== Article ==
[start]
Which Structure Is Right For Your Start-Up?

Starting a business in the UK is relatively straightforward from an administrative point of view.  The tricky bit is deciding the type of structure that will allow you to achieve your commercial ambitions.  The main options available are:

  • sole trader
  • traditional partnership
  • limited liability partnership
  • limited company

Each structure has its own advantages and disadvantages.

Sole trader

A sole trader is a business that is owned and operated by one person (although they may have employees).  Many trades such as electricians or plumbers operate as sole traders.

Setting up as a sole trader is easy.  You simply need to register with the HMRC for self-assessment and file an annual tax return, and you may need to pay National Insurance.
[end]
== Given task ==
Write out part of the start-up article again, switching "plumbers" to "carpenters". Begin at the words "Each structure has" and stop after "pay National Insurance.". The data after the text isn't needed for anything here.

== Raw data ==
[start]
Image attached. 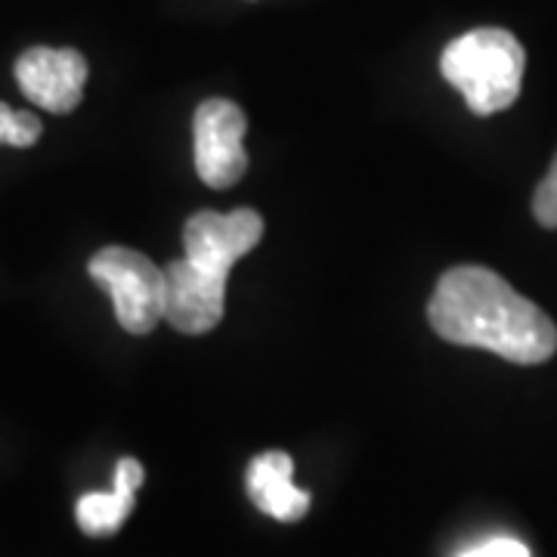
[end]
== Task answer ==
Each structure has its own advantages and disadvantages.

Sole trader

A sole trader is a business that is owned and operated by one person (although they may have employees).  Many trades such as electricians or carpenters operate as sole traders.

Setting up as a sole trader is easy.  You simply need to register with the HMRC for self-assessment and file an annual tax return, and you may need to pay National Insurance.